> _Esercizio_
Rispondi alle domande seguenti basandoti sull'articolo su Bruxelles.
(a) A quale livello è salita l'allerta e su una scala di quanti livelli?
(b) In quale anno due finti giornalisti uccidono Massud?
(c) In quale giorno Muriel Deganque si fa saltare a bordo di un'auto imbottita di esplosivo?

> _Testo della pagina_
------------------------------------

Belgio con i nervi scoperti: nel Paese (11 milioni di abitanti) ci sono almeno quattrocento islamici pronti a farsi saltare per aria

DALLA NOSTRA INVIATA
BRUXELLES I militari per le strade, minacce di attentati ritenute «possibili e verosimili», misure di sicurezza più alte in tutti i luoghi classificati come «sensibili», il livello di allerta salito a 3 su una scala di 4 e un pericoloso jihadista nascosto da qualche parte, forse proprio in città, dopo aver partecipato alla carneficina di Parigi.
A Bruxelles i terroristi del drappo nero hanno vinto una partita che, stavolta, non si sono nemmeno scomodati a giocare. Sono riusciti a far arrivare fin qui la stessa tensione e la stessa paura che in questi giorni vivono i parigini. L’inquietudine di chi non si sente mai abbastanza al sicuro è nelle stazioni ferroviarie, in quelle del metrò, nei cinema, nelle sedi delle istituzioni europee, nei ristoranti...
È come se ci fosse sempre un potenziale nemico ad aspettare dietro l’angolo. È l’amara consapevolezza di non aver avuto abbastanza anticorpi contro un radicalismo islamico che è riuscito a fare del Belgio – e di Bruxelles in particolare – il centro del jihadismo europeo.
Nessuno saprebbe dire com’è stato possibile arrivare a questo punto. Gli esperti dell’antiterrorismo internazionale risalgono agli anni Novanta per intercettare i nomi dei primi jhadisti che vivevano nella capitale e che erano in contatto con aspiranti mujaheddin stabiliti in Italia o in Francia. Nel 2001, quando due finti giornalisti uccidono Massud, il capo dell’Alleanza del Nord in Afghanistan, si scopre che i documenti grazie ai quali avevano passato i controlli erano stati rubati a Bruxelles e all’Aia: un altro segnale importante per la crescita di ruolo della cellula belga che però fa il suo vero salto di qualità, diciamo così, con Muriel Deganque, belga di 38 anni, moglie di Issam Goris, marocchino di sette anni più giovane. Lei si fa saltare il 9 novembre del 2005 a bordo di un’auto imbottita di esplosivo sulla strada per Baquba, sessanta chilometri a nord di Bagdad. È la prima kamikaze donna europea.

------------------------------------

> _Dati di origine_

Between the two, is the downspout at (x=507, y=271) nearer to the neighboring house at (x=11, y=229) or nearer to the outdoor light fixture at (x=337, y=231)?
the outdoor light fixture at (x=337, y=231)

------------------------------------

> _Soluzione_
(a) Il livello di allerta è salito a 3 su una scala di 4.
(b) Nel 2001.
(c) Il 9 novembre del 2005.